(DATA):
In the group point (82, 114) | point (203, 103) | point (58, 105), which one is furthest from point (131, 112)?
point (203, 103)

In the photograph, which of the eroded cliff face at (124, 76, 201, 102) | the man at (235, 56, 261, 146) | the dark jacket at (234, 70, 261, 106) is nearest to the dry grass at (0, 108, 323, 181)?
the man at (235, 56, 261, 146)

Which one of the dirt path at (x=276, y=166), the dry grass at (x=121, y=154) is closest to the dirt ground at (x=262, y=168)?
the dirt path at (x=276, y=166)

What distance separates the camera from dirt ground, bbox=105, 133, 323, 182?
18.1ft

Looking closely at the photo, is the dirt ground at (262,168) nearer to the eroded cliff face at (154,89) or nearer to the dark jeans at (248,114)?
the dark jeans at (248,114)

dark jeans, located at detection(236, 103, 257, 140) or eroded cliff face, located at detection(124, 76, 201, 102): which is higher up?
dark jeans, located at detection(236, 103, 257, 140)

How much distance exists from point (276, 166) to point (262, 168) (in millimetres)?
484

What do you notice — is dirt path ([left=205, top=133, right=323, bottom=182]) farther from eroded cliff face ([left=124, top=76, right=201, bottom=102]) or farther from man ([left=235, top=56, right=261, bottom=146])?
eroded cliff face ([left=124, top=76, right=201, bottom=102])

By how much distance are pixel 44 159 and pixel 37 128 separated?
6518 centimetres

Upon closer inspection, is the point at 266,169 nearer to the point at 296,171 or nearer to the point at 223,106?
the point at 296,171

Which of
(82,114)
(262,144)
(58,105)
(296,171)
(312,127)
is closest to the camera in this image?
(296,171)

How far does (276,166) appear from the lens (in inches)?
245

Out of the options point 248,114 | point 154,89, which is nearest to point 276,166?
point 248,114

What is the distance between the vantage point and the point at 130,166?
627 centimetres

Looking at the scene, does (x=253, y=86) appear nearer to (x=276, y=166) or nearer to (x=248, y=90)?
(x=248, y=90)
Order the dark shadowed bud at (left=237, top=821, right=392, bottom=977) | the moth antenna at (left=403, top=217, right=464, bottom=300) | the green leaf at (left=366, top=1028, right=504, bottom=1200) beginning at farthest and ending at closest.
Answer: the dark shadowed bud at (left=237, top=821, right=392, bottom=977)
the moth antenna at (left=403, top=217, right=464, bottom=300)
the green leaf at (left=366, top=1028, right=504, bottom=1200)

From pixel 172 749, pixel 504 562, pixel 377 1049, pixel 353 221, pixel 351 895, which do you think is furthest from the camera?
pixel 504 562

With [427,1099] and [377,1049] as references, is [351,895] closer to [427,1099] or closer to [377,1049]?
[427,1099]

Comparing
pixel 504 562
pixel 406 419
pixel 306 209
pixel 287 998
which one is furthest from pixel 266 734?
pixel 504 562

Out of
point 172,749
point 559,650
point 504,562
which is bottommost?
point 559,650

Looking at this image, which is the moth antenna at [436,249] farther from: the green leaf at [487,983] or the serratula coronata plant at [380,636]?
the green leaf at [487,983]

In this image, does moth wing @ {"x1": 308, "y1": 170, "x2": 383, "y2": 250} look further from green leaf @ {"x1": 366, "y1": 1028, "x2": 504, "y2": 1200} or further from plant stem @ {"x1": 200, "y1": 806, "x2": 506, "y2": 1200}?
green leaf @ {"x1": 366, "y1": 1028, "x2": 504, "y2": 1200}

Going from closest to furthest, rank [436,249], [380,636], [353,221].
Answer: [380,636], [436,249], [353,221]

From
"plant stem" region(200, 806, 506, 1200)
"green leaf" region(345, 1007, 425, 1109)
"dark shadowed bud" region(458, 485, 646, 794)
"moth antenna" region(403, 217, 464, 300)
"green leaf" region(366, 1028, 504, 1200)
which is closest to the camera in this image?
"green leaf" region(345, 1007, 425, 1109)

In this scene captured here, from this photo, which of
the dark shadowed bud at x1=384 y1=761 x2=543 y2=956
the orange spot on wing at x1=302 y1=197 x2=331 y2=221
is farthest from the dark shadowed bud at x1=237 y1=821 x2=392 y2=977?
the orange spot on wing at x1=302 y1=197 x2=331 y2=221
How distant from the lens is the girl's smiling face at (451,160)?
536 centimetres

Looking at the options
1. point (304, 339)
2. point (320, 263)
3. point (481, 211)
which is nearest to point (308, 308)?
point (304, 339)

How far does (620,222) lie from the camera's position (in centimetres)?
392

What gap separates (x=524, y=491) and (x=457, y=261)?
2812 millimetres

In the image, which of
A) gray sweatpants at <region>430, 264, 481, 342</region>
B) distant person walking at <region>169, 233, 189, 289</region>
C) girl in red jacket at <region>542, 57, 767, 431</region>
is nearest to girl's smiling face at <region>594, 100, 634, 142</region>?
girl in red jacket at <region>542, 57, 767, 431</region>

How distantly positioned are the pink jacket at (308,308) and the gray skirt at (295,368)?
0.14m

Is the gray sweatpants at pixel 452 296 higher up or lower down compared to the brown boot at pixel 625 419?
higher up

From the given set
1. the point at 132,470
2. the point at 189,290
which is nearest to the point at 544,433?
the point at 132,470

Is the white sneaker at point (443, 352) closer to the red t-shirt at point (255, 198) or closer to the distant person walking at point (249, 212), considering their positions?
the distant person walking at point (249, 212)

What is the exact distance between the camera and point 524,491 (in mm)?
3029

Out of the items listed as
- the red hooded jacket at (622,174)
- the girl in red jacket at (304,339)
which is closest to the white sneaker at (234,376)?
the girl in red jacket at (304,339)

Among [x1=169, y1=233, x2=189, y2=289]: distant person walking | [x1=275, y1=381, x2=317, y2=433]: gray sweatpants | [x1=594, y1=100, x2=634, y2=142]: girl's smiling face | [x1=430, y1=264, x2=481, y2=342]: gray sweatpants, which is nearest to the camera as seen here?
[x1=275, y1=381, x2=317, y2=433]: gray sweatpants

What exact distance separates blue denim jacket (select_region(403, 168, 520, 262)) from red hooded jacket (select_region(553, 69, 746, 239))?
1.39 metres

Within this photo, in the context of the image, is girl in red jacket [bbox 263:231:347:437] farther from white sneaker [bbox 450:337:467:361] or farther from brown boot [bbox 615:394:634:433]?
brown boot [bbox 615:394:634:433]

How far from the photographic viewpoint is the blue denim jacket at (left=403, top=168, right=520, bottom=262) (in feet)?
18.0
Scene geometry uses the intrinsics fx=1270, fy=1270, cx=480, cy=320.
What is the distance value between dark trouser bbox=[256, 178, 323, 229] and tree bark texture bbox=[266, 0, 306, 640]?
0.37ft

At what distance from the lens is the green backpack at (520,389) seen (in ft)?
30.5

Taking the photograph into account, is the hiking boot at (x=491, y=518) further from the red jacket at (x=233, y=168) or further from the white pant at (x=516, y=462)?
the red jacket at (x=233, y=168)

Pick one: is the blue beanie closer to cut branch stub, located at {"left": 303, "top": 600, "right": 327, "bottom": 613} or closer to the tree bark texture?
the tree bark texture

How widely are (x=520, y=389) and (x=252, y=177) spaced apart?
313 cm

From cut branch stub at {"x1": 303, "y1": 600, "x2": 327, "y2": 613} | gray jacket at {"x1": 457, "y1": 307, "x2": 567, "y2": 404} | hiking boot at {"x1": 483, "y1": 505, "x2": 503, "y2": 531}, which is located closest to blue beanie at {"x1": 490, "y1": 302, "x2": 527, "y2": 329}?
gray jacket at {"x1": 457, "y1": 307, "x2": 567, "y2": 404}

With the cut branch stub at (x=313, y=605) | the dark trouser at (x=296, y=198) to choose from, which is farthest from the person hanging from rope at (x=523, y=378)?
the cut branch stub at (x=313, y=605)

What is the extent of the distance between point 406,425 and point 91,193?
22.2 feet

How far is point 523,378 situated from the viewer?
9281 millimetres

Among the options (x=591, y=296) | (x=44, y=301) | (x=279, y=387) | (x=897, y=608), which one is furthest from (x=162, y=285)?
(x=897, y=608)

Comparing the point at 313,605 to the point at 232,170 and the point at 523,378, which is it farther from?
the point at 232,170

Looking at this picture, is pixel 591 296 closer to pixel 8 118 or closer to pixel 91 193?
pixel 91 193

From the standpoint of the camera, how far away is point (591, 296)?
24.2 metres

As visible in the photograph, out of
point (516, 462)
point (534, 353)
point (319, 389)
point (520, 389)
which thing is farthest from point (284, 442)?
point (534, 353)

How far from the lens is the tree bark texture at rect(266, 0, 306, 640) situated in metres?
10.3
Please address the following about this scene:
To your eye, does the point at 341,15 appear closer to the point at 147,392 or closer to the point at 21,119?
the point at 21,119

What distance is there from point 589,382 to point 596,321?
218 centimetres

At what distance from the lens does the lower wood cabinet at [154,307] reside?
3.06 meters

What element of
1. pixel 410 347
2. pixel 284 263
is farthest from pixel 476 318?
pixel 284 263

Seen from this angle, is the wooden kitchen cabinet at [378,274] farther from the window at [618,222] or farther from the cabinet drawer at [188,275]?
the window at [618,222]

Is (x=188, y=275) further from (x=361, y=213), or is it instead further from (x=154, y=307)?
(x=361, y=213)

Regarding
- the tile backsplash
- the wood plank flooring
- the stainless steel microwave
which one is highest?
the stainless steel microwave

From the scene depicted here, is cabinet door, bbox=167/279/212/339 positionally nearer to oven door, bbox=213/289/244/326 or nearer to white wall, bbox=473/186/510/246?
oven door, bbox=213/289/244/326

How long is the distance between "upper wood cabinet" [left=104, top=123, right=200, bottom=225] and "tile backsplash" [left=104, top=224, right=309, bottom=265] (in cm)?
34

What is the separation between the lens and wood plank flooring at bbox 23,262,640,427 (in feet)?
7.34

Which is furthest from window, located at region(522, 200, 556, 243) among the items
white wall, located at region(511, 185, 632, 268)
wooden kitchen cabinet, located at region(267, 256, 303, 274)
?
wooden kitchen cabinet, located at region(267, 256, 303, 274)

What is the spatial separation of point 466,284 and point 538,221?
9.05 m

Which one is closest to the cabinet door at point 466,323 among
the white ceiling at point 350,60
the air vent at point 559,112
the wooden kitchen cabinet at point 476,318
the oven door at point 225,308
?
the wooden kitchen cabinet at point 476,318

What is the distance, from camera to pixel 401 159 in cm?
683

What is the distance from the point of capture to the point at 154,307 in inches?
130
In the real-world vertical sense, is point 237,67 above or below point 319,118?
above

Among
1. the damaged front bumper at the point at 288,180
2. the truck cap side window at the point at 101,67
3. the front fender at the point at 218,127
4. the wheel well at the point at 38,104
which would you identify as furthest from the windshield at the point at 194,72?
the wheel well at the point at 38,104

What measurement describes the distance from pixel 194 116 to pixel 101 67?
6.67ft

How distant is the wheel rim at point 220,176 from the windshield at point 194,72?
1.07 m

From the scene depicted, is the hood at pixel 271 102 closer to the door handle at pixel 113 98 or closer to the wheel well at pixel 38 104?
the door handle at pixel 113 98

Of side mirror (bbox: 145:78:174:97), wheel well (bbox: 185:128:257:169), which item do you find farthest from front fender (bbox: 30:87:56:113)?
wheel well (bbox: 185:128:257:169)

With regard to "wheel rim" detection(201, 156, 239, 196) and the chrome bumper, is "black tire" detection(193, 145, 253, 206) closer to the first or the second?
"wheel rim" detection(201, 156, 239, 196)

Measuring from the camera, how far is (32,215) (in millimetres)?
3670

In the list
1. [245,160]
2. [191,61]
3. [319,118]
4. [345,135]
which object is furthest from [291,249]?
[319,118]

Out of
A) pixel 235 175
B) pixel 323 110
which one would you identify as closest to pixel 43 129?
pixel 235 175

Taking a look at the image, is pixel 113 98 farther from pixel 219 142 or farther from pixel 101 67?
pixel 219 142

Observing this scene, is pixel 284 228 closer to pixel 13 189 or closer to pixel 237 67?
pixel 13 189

(WHAT IS REQUIRED): Set down, unchanged, the line that contains "What is the distance, from" together with every later line in the records, through the last one.

(IN RESPONSE):
What is the distance, from camera to pixel 401 159 in cm?
683

What is the distance from the point of capture to the point at 154,307 in inches?
130
In the real-world vertical sense, is point 237,67 above or below point 319,118?
above

Among
1. the damaged front bumper at the point at 288,180
2. the truck cap side window at the point at 101,67
3. the front fender at the point at 218,127
4. the wheel well at the point at 38,104
which would you identify as furthest from the windshield at the point at 194,72?
the wheel well at the point at 38,104

What measurement describes the distance from pixel 194 116 to pixel 101 67?
6.67ft

How distant is the wheel rim at point 220,176 from the windshield at point 194,72?
1.07 m

From the scene depicted, is the hood at pixel 271 102 closer to the door handle at pixel 113 98 or closer to the wheel well at pixel 38 104?
the door handle at pixel 113 98

Of side mirror (bbox: 145:78:174:97), wheel well (bbox: 185:128:257:169), which item do you find farthest from front fender (bbox: 30:87:56:113)?
wheel well (bbox: 185:128:257:169)

With regard to "wheel rim" detection(201, 156, 239, 196) and the chrome bumper, is "black tire" detection(193, 145, 253, 206) closer to the first or the second?
"wheel rim" detection(201, 156, 239, 196)

Measuring from the camera, how far is (32,215) (in millimetres)?
3670

In the list
1. [245,160]
2. [191,61]
3. [319,118]
4. [345,135]
which object is furthest from [291,249]?
[319,118]

Out of
A) pixel 235 175
B) pixel 323 110
which one would you identify as closest to pixel 43 129?
pixel 235 175

Taking a look at the image, is pixel 113 98 farther from pixel 219 142 or farther from pixel 101 67?
pixel 219 142

Observing this scene, is pixel 284 228 closer to pixel 13 189 or closer to pixel 237 67?
pixel 13 189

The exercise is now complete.